In May 2019, I participated in a hackathon called “Blockathon de la Musique” and was teamed up with four awesome people. Together, we came up with the idea of “Artelligence,” which uses AI to create images that can be used as album covers to help musicians.
The tool uses a GAN model (GANgogh) to create images in a particular stylistic category or genre, such as rock, classical, or jazz. A pre-selection of (standard) images is offered, inspired by cover artworks from the Discogs database, to help users generate ideas and designs. The user can upload an audio file, and the genre of the song is extracted from integrated databases or intelligent audio analysis in combination with descriptive text. From there, the user has three options to select genre, audio, and text. Each option is powered by AI, which generates images related to the user’s selection. The user can then select an image they prefer and edit it further.
The benefits of having artwork and design in a musician’s album cannot be overstated. It helps the artist stand out from the crowd and can be tailored to the target audience. However, most independent musicians do not have the time, skill, or budget to hire professional designers for their releases. This is where the AI-powered image generation tool comes in, providing a quick and easy solution to a common problem faced by DIY artists.
The team came up with the idea for the tool as part of the “Blockathon de la Musique” hackathon, which aimed to solve the problems modern-day musicians – especially starting musicians – face with the use of technology. We conducted an online survey of potential users, particularly artists, and designers, to gain insights into the challenges they face when creating album artwork. The survey revealed that the biggest challenges were to exactly match the mood of the music, find an idea that represents the published title well, be in harmony with the musical theme, reflect the image of the artist, and capture the mood of the song.
Sleepless Night
Machine learning wasn’t as fast as it was expected when done on a laptop and we only have overnight to make the machine learn about the music genres, some songs and lyrics, and images. While the developers are cramming to make the machine learn the set of samples, me and the other members are brainstorming on how we would make this a proper product. So we did a quick research for use cases and came up with a simple user flow and prototype.
Survey
As part of an online survey of potential users, particularly artists, and designers, we asked the question “What is the biggest challenge if your artwork is for music?”
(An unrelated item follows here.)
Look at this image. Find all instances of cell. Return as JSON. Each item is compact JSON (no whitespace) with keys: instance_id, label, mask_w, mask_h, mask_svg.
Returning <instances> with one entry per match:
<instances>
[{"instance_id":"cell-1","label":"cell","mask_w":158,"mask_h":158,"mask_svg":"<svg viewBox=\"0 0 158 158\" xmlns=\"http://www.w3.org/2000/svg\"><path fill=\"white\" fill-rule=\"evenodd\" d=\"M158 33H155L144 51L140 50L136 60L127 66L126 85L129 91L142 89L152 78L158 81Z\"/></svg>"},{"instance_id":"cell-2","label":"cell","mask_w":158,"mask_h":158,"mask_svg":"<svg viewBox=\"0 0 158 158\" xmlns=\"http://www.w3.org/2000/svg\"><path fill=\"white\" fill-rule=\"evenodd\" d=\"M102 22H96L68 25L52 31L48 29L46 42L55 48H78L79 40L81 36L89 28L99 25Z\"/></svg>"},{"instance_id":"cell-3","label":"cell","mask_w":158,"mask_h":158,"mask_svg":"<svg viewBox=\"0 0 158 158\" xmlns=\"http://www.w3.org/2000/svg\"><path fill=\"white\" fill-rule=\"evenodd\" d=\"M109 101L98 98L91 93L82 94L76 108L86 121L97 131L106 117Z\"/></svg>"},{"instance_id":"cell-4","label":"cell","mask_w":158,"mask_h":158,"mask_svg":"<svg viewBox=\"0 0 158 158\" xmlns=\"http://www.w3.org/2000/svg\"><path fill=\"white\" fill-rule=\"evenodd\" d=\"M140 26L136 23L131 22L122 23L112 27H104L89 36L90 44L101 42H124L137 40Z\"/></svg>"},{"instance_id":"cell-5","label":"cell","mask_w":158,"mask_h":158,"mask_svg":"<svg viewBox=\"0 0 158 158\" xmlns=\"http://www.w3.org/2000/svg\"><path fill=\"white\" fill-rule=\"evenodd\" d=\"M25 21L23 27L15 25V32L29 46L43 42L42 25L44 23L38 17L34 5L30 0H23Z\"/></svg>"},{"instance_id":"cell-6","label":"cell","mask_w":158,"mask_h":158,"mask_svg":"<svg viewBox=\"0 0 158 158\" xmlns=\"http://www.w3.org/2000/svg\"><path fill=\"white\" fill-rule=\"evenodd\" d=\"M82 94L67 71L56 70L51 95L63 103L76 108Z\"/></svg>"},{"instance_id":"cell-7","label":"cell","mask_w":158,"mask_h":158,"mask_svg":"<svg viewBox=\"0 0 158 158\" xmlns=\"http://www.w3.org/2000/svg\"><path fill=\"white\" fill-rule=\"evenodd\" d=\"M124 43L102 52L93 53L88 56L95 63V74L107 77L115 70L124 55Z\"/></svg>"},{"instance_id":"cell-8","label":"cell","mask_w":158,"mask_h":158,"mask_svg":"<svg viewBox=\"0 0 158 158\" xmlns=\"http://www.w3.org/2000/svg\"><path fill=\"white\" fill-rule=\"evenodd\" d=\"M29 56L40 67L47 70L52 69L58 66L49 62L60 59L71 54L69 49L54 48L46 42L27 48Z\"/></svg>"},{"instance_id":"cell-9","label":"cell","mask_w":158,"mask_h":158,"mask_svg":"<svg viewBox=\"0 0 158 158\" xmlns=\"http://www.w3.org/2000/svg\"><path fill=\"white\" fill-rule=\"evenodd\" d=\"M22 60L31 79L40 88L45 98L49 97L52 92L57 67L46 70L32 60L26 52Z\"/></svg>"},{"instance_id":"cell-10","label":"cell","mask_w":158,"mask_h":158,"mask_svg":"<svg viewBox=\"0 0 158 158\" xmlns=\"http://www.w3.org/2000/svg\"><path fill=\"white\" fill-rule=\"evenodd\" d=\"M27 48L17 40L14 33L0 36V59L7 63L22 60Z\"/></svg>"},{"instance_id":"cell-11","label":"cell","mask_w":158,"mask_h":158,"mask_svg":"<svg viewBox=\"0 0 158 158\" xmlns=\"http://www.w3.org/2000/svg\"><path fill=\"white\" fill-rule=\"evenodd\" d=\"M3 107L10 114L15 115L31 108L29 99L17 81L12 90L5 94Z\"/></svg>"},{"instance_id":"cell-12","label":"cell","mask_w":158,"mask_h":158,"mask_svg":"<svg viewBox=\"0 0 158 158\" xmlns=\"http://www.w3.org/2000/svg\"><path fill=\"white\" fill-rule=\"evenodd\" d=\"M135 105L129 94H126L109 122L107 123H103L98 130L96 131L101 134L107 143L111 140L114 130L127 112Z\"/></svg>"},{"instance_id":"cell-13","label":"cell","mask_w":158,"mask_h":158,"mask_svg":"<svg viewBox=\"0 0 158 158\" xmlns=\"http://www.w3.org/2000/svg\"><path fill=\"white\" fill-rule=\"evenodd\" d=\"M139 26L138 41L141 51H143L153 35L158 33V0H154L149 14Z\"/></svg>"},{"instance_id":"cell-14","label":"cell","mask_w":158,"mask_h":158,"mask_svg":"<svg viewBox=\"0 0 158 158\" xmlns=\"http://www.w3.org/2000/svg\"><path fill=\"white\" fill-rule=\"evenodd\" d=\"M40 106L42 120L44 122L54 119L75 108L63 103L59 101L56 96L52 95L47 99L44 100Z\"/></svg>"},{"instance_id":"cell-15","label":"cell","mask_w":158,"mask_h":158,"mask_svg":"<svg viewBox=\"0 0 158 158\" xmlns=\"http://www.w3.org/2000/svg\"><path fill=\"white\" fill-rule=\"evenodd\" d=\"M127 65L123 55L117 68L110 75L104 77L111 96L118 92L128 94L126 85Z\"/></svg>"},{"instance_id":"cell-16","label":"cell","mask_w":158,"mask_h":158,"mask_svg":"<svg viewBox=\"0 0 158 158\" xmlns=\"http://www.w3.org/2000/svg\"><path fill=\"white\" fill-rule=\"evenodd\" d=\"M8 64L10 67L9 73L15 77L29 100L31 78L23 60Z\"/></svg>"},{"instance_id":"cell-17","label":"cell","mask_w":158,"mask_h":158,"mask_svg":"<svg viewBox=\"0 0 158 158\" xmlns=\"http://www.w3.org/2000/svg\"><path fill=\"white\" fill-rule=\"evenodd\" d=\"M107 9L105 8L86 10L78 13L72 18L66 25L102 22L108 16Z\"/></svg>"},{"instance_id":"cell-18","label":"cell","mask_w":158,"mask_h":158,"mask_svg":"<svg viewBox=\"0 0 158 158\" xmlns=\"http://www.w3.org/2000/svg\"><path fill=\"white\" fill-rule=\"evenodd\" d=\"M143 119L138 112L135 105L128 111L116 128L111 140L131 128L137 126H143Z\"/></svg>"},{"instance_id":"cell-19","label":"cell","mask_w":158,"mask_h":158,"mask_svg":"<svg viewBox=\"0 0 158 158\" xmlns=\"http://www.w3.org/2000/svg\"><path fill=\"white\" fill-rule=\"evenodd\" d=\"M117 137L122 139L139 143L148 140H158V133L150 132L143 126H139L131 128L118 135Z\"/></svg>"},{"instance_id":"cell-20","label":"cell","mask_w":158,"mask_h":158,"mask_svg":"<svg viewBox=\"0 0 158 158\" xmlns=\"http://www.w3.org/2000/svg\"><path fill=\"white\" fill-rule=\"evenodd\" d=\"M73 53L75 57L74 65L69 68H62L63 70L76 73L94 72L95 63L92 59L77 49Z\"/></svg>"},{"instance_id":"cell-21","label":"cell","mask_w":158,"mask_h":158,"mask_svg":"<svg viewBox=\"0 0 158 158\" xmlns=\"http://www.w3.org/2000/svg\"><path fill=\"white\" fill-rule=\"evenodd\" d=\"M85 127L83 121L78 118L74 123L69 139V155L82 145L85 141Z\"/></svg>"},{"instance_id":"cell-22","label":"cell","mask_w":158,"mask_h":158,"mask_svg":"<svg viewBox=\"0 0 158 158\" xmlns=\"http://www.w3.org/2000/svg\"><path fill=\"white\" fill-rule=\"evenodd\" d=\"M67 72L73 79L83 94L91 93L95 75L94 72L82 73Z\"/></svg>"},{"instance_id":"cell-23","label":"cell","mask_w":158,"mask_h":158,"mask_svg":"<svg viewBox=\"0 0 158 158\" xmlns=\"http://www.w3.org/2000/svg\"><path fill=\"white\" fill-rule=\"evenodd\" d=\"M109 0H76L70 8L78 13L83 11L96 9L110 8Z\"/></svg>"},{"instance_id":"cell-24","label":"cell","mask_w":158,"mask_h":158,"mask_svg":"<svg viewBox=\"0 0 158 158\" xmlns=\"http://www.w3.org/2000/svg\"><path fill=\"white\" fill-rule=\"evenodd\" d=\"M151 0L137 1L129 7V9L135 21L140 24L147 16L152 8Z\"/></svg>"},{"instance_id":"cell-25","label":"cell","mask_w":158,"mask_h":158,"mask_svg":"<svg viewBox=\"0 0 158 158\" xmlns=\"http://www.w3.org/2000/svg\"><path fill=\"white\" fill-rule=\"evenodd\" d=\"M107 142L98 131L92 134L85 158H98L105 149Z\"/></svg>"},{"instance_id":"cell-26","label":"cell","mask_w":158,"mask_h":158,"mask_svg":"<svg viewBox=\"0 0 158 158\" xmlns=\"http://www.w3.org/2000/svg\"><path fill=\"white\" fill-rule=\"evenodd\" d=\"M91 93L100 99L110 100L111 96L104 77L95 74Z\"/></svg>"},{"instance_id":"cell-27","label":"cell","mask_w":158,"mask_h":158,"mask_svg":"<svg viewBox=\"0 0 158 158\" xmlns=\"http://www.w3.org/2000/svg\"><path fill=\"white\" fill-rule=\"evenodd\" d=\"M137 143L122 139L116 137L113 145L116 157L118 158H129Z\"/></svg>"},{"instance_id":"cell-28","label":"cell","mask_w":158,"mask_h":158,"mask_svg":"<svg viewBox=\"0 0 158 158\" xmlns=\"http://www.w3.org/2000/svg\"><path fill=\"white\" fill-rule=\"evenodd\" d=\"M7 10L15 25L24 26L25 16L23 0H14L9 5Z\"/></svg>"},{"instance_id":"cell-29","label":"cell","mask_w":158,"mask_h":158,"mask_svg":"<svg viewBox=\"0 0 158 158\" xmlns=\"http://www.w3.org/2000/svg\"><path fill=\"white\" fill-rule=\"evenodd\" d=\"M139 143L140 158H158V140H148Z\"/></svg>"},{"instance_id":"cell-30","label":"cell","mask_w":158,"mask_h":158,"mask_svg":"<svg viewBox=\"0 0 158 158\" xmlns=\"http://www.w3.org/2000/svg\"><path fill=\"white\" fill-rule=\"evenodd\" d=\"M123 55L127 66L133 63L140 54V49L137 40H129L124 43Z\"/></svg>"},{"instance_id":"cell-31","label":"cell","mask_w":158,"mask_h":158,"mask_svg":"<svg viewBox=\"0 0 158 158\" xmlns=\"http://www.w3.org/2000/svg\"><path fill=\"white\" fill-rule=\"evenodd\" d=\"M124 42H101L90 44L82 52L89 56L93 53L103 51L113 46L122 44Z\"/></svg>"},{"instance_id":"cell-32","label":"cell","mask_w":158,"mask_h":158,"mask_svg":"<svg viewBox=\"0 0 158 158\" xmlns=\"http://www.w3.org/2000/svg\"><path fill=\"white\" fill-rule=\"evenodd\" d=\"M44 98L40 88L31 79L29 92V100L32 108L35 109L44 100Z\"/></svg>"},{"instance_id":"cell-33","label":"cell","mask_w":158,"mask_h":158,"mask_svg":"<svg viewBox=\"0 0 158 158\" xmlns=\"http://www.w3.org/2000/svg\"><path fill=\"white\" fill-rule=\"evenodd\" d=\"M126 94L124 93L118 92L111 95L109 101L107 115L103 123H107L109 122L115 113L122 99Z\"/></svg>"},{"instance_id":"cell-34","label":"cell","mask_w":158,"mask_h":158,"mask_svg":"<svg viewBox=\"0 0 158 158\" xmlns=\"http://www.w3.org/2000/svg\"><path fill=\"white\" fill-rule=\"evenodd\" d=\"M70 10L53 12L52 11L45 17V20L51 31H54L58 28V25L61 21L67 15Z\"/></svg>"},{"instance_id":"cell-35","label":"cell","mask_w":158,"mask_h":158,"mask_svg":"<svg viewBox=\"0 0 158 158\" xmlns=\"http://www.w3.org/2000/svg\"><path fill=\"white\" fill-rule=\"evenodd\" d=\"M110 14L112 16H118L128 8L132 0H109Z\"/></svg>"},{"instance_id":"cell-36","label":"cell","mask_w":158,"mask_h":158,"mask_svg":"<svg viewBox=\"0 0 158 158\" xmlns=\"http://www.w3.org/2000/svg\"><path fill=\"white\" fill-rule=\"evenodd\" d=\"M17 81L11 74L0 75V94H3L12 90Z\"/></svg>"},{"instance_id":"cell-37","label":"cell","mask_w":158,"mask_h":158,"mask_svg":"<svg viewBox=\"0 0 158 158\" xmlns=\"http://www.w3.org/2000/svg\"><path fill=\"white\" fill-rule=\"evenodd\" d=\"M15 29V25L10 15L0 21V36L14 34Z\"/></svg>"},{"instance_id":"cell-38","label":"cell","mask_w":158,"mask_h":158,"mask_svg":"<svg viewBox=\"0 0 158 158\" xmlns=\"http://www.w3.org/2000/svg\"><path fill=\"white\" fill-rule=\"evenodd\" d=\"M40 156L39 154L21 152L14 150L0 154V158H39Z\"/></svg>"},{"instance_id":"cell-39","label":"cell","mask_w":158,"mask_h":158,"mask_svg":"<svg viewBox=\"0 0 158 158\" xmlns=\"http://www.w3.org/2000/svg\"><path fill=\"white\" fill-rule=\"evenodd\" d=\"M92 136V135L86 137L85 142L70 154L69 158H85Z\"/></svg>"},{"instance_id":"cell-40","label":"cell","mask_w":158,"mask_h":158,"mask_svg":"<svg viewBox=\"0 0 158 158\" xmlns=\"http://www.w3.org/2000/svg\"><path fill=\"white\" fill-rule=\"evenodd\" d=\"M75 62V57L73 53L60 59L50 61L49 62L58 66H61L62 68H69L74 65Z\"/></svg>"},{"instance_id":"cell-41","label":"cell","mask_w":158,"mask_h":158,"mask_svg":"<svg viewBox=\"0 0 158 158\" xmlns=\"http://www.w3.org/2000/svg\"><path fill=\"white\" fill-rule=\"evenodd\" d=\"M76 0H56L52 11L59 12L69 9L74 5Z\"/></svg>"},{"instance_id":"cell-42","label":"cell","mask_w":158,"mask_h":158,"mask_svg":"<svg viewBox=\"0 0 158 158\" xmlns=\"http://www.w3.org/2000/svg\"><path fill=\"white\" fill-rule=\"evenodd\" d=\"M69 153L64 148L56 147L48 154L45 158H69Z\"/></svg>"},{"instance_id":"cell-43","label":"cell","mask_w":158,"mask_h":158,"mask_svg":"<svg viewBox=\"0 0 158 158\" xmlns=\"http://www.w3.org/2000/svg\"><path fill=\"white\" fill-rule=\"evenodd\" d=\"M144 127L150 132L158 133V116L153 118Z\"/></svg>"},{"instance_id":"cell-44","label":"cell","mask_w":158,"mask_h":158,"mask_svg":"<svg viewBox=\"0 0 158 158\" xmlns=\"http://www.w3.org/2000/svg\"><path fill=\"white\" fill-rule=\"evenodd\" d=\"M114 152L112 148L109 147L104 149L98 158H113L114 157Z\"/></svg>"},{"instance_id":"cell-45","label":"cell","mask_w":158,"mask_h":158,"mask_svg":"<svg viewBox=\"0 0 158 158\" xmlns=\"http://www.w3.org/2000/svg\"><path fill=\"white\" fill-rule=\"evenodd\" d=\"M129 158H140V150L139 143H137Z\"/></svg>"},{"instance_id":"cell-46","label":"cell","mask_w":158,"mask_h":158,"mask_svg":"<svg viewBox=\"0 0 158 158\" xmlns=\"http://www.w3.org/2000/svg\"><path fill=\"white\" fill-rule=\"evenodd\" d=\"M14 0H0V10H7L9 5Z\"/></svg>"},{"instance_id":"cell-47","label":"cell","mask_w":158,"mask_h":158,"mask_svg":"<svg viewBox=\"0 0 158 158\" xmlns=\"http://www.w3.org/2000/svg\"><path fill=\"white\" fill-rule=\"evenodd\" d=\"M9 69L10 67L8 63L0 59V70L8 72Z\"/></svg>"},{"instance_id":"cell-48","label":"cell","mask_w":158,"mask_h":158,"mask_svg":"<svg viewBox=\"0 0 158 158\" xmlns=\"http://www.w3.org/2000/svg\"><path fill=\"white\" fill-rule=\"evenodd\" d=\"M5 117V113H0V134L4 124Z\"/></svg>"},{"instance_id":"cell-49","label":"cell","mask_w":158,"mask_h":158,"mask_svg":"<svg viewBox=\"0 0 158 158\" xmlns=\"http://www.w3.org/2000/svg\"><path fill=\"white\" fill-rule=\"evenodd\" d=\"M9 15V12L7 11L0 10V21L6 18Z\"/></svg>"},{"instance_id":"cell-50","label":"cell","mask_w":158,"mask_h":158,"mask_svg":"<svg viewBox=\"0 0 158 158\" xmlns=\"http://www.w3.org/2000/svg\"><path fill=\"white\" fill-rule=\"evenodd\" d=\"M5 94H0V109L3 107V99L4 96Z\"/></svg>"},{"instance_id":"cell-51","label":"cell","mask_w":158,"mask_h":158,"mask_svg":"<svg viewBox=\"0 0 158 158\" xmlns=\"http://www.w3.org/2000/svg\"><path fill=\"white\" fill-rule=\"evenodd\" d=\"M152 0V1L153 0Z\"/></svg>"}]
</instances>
The most frequent answers were as follows:
• to exactly match the mood of the music
• to find an idea that represents the published title well
• to be in harmony with the musical theme
• to reflect the image of the artists and capture the mood of the song
• to tailor it to the target audience
Sitemap
As part of planning and brainstorming process, we focused on having a clear function of our solution. Since we conducted a survey, the insights we got made it easy for us to narrow down the features we want to present.
Here is the flow we have defined:
From the dashboard, the user has a goal to create an image for his album cover. He has 3 options to select from: Genre, Audio, Text. Each option is powered by AI which generates image that are related to the user’s selection. The user can select an image he prefers and edit it further.
Quick Prototyping
The tool was developed in just 30 hours, with the team using a quick prototyping process to design the interface. The team’s hard work paid off, as we won 3rd place in the hackathon.
Reflections
Coming up with a solution within 30 hours was stressful, but I loved the challenge it brought. It forced me to think out-of-the-box and I feel like I’ve grown as a designer. I was also grateful that I was able to meet awesome people and had the chance to work with them.